Recent research has uncovered aspects of the mechanism of action of imiquimod that were not previously understood, potentially revealing new targets for the treatment of inflammatory disease in the skin and elsewhere in the body. That’s according to findings published in Immunity (Oct. 18, 2016; 45(4):761–773).
The immunomodulator imiquimod has been used for the treatment of some forms of skin cancer and viral infections in the skin. However, the authors of the paper note in a press release from the Technical University of Munich (TUM) in Germany that in addition to triggering an immune response to abnormal cells, imiquimod also triggers NLRP3 inflammasome, which usually responds to tissue stress and cellular damage.

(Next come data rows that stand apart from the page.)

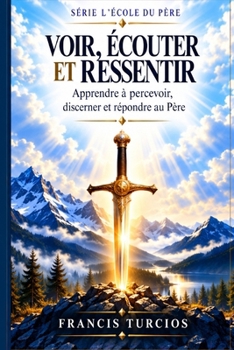 Voir, Écouter et Ressentir: Apprendre à percevoir, (L’École du Père) (French Edition)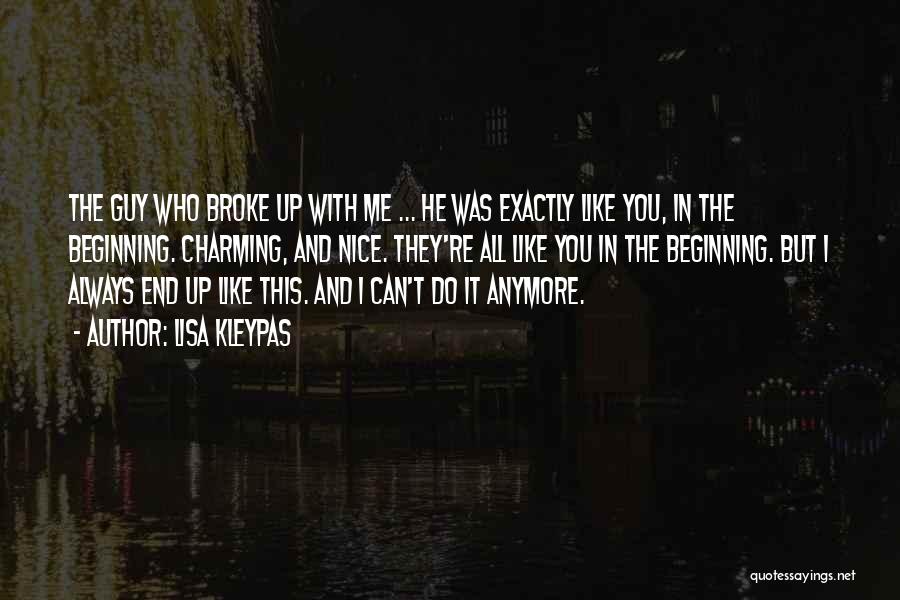 I Love You But I Can't Do This Anymore Quotes By Lisa Kleypas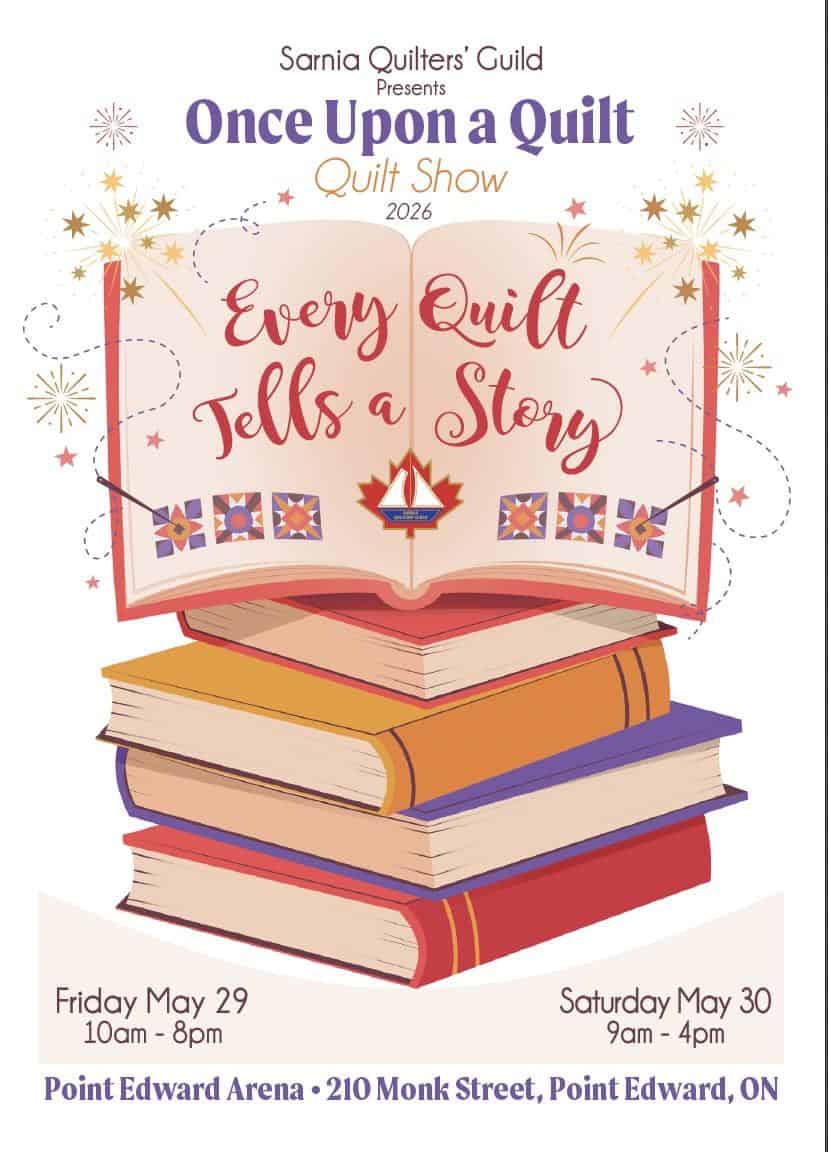 Poster for the Sarnia Quilters’ Guild 2026 Quilt Show, themed “Once Upon a Quilt: Every Quilt Tells a Story.” Showcases an open book, quilts, stacked books, event details for the quilt show in Port Edward, Ontario.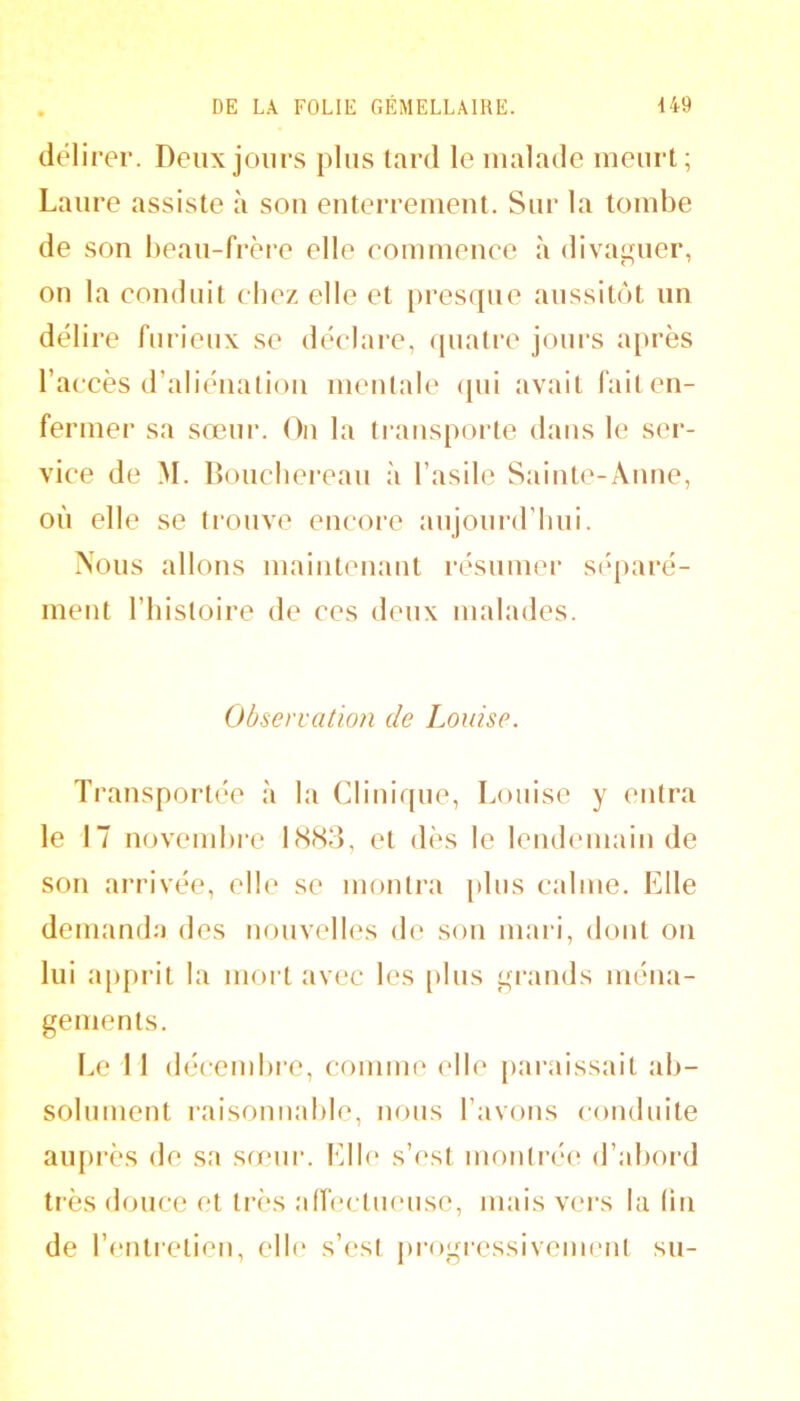 délirer. Deux jours plus tard le malade meurt; Laure assiste à sou enterrement. Sur la tombe de son bean-frèi'e elle commence à divaguer, on la conduit chez elle et presque aussitôt un délire furieux se déclare, cpiatre joiu’S a[)rès l’accès d’aliénation mentale <pii avait fait en- fermer sa sœur. On la transporte dans le ser- vice de M. Boucliereau à l’asile Sainte-Anne, où elle se trouve encore aujoni’d’liui. Nous allons maintenant résumei’ séparé- ment l’histoire de ces deux malades. Observation de Louise. Transportée à la Clinique, Louise y entra le 17 novembre 1883, et dès le lemhmiain de son arrivée, elle se montra plus calme. Elle demanda des nouvelles do son mari, dont on lui apprit la mort avec les [)lus grands ména- gements. Le 11 déccmhi’e, comme elle [laraissait ab- solument raisonnable, nous l’avons conduite aupi’ès de sa sœur. Elb* s’est montrée d’abord très douce et ti’ès athu tueuse, mais vers la (in de l’entretien, ell(* s’est progressivement su-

While this inflammatory response is valuable for fighting infection, when uncontrolled it can result in negative outcomes, the authors note. “We think that these other mechanisms of action of imiquimod might contribute to the efficacy or adverse side effects of the medication,” said Dr. Olaf Gross, group leader at the TUM Institute for Clinical Chemistry and Pathobiochemistry and senior author on the paper.

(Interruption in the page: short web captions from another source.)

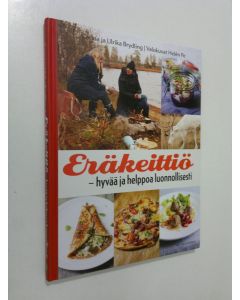 Kirjailijan Carina Brydling käytetty kirja Eräkeittiö : hyvää ja helppoa luonnollisesti (ERINOMAINEN)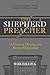 The Shepherd Preacher: A Pr...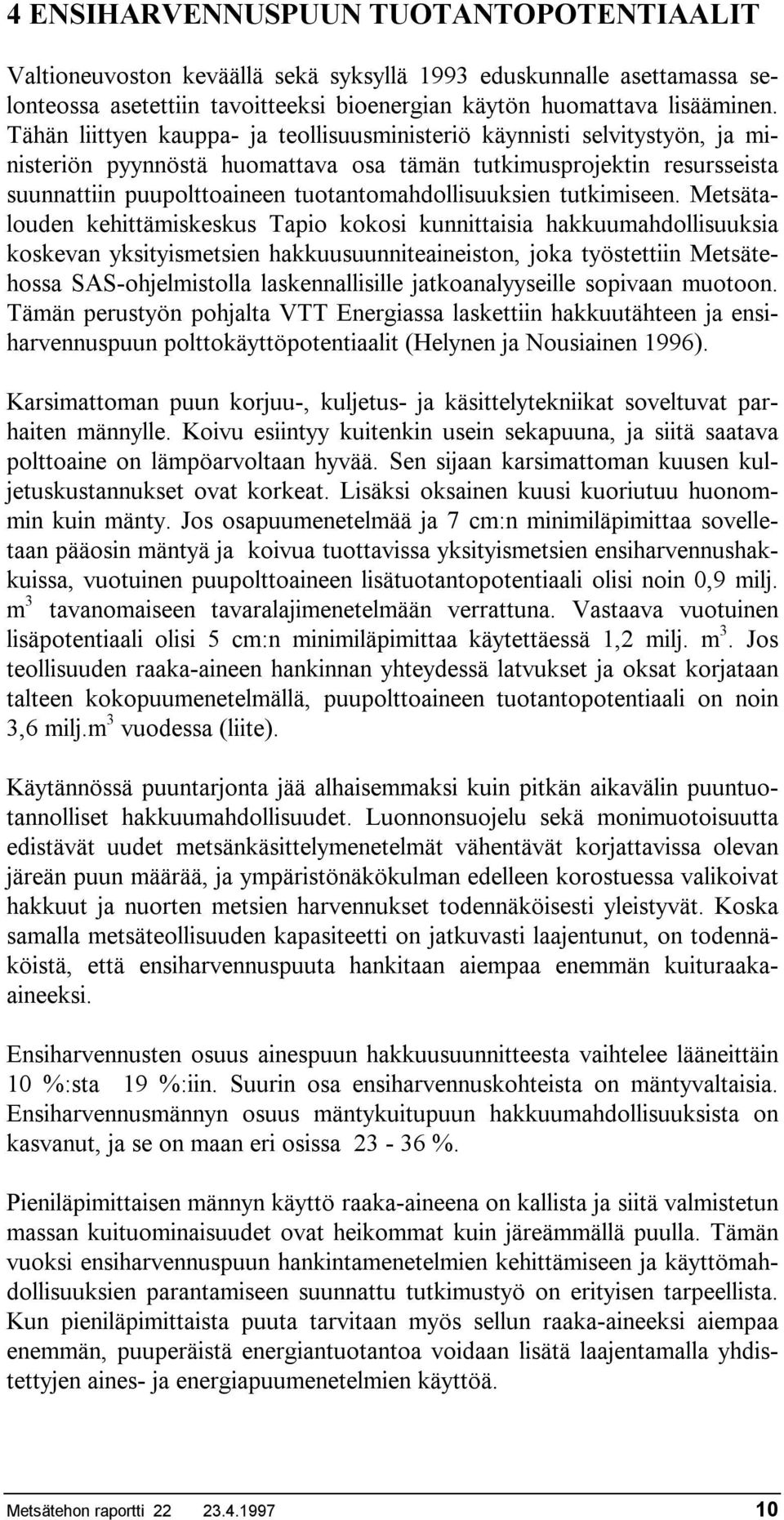 tuotantomahdollisuuksien tutkimiseen.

The investigators were able to show that imiquimod triggers the NLRP3 inflammasome by impairing the respiratory chain in mitochondria and thereby impairing the ability of the cell to power itself.
“There is a lot of excitement about generating new anti-inflammatory medications by targeting the NLRP3 inflammasome,” lead author Christina J. Gross PhD, said in the release. “We hope that our research will lead to the design of medications that can prevent dangerous hyperactivation of the NLRP3 inflammasome that may occur in diseases like gout and multiple sclerosis.”
Dr. Olaf Gross and his research team are following-up on their findings, investigating whether the effect of imiquimod on the mitochondria is the mechanism behind imiquimod’s inhibition of the growth of cancer cells.
They also plan to investigate compounds related to imiquimod to see if the different effects of the medication can be uncoupled.